5. Evaluation, Benchmarks, and Ablations
ESM-AA attains strong or state-of-the-art performance on a spectrum of molecular modeling benchmarks:
| Task | Metric | Baseline | ESM-AA |
|---|---|---|---|
| Enzyme–Substrate Affinity (KM) | MSE / R² / Pearson | 0.642 / 0.536 / 0.733 | 0.599 / 0.566 / 0.753 |
| Drug–Target Affinity (Davis) | MSE / CI / rm | ≈0.202 / ≈0.907 / ≈0.685 | 0.191 / 0.906 / 0.759 |
| Virtual Screening (DUD-E, zero-shot) | AUROC / BEDROC / EF0.5 | ≈76.7% / — / — | 80.02% / 39.23% / 28.91 |
| Protein Function (EC, DeepFRI, 95% id.) | AUPR (Fₘₐₓ) | 0.803 (0.786) | 0.82 (0.797) |
Performance is consistently competitive on protein-only tasks (secondary structure, contact prediction) and molecule-only tasks (MoleculeNet property benchmarks, e.g., QM9 MAE=0.00590 vs. Uni-Mol’s 0.00540). ESM-AA also approaches, though does not always surpass, best-in-class methods relying on massive dedicated pocket pre-training (e.g., DrugCLIP).
Ablation studies demonstrate that all novel model components—RoPE, atom bias, MLM, PDR objective, code-switching, and mixed-data training—are instrumental for optimal performance.

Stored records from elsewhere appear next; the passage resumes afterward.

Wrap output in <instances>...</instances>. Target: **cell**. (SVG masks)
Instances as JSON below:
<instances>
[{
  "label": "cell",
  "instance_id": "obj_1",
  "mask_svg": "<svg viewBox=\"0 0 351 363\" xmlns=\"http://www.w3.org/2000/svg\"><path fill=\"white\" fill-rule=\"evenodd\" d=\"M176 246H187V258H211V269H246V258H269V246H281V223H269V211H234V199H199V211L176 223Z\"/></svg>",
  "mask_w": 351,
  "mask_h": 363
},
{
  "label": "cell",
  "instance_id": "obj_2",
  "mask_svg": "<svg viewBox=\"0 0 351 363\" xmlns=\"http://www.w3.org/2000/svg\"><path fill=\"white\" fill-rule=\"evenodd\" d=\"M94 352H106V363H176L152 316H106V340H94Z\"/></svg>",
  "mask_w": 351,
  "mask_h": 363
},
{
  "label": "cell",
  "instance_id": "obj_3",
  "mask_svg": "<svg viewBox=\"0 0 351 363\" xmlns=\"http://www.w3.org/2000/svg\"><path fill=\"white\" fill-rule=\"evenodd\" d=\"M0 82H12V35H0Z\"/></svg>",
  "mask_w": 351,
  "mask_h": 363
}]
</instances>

Removing any module, or excluding molecule/protein data or the unzipping operation, results in measurable degradation on protein–molecule tasks.
6. Strengths, Limitations, and Future Directions
Strengths of ESM-AA include:
- Unified modeling of proteins and small molecules in a single 35M-parameter Transformer.
- Preservation of ESM-2’s excellence on residue-level tasks while adding explicit atomic geometry and chemistry.
- Superior results relative to model fusions (e.g., ESM-2+Uni-Mol) for protein–molecule interactions.
- Competitive or state-of-the-art performance across classic protein, molecular, and interaction prediction datasets.
Limitations:
- Only ≈1% of residues are ever "unzipped" per protein; the model never observes fully atomized proteins end-to-end.
- Pairwise distance recovery (PDR) only considers intra-residue atom pairs and ignores inter-residue atomic contacts.
- 3D geometry is incorporated solely via non-equivariant attention biases, not equivariant layers.
Anticipated directions include dynamic or functionally guided unzipping for better exposure of active-site residues, incorporation of E(3)- or SE(3)-equivariant primitives, extension to additional macromolecular interfaces (protein–protein, protein–RNA), and joint structure-plus-sequence generative modeling for de novo enzyme and ligand design.
7. Significance in the Context of Protein and Molecular Modeling
ESM-AA demonstrates that multi-scale pre-training using code-switched, mixed-resolution representations, combined with dual-scale positional encodings, allows Transformer models to bridge residue-level and atom-level molecular representations. It establishes that a single architecture can simultaneously excel at traditional protein LLM tasks and tasks demanding atomistic detail, including protein–molecule affinity and virtual screening—without bespoke pocket modules or external graph encoders. This unification supports future directions in end-to-end, cross-modal molecular design spanning the chemical and biological macromolecule space (Zheng et al., 2024).